Javi Llor

Personal information
- Full name: Javier Llor Igualada
- Date of birth: 8 April 1996 (age 30)
- Place of birth: Alicante, Spain
- Height: 1.73 m (5 ft 8 in)
- Position: Midfielder

Team information
- Current team: Orihuela

Youth career
- Alicante
- 2014–2015: Elche

Senior career*
- Years: Team / Apps / (Gls)
- 2014–2017: Elche B / 79 / (11)
- 2017: Elche / 1 / (0)
- 2017–2018: Levante B / 18 / (0)
- 2018–2019: Ontinyent / 24 / (1)
- 2019–: Orihuela / 5 / (0)

= Javi Llor =

Spanish footballer (born 1996)

Javier 'Javi' Llor Igualada (born 3 March 1996) is a Spanish footballer who plays for Orihuela CF as a central midfielder.

==Club career==
Born in Alicante, Valencian Community, Llor joined Elche CF's youth setup in 2014 after starting out at Alicante CF. He made his senior debut for the reserves on 31 August of that year, starting in a 0–1 away loss against CF Badalona in the Segunda División B.
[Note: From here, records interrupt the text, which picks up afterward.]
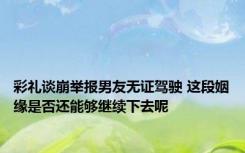 彩礼谈崩举报男友无证驾驶 这段姻缘是否还能够继续下去呢 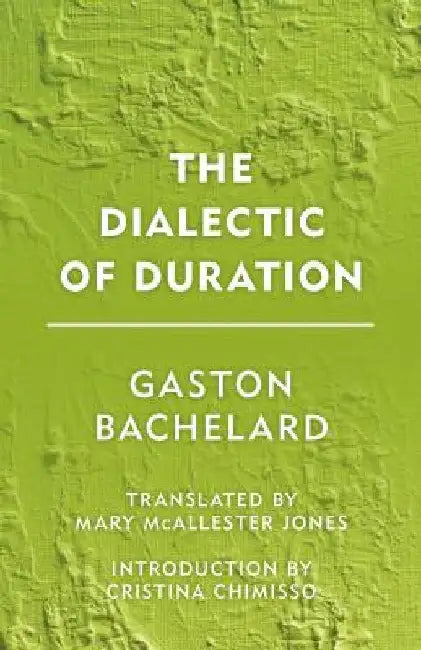 The Dialectic of Duration by Gaston Bachelard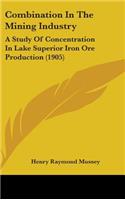 Combination In The Mining Industry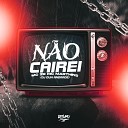 MC ZR mc marthins DJ DUH ANDRADE - Nao Cairei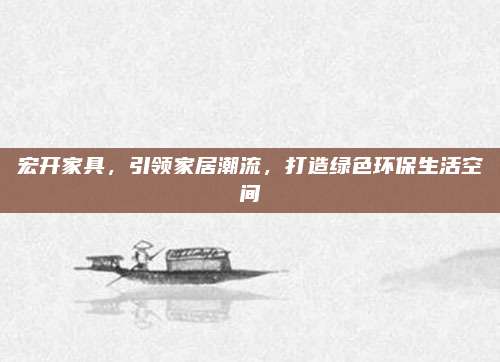 宏开家具，引领家居潮流，打造绿色环保生活空间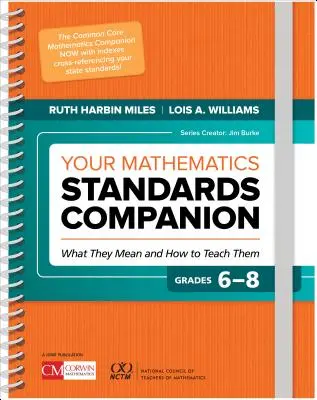 Your Mathematics Standards Companion, Grades 6-8 : What They Mean and How to Teach Them - Your Mathematics Standards Companion, Grades 6-8: What They Mean and How to Teach Them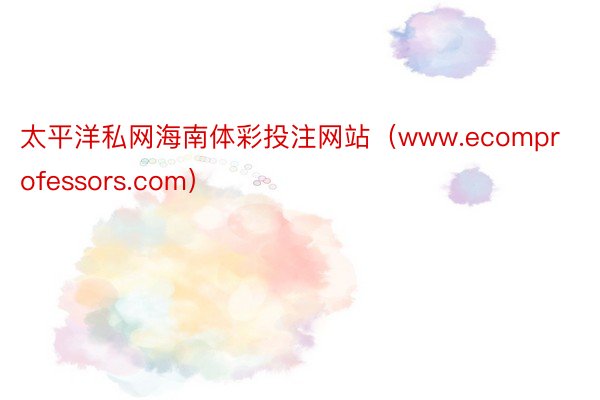 太平洋私网海南体彩投注网站（www.ecomprofessors.com）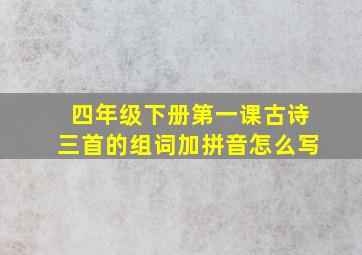 四年级下册第一课古诗三首的组词加拼音怎么写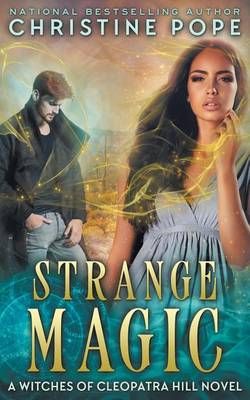 Strange Magic By Christine Pope 9780988334892 (Paperback)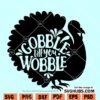 Gobble Til You Wobble SVG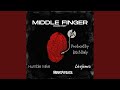 Middle Finger (feat. Humble Mike & Livejonez) (Radio Edit)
Llor scored his first professional goal on 30 August 2015, netting the first in a 3–0 home win against CD Acero. On 14 April 2016, he signed a new two-year contract at the Estadio Manuel Martínez Valero.

Llor first appeared in competitive matches with the first team debut on 10 June 2017, coming on as a late substitute for Guillermo in a 0–2 Segunda División away loss to Real Oviedo. On 18 August he moved to another reserve team, Atlético Levante UD of Tercera División.

On 31 August 2018, Llor joined Ontinyent CF also in the third level. On 28 March 2019, after the club's dissolution, he left.

On 12 April 2019, Llor signed with division four side Orihuela CF.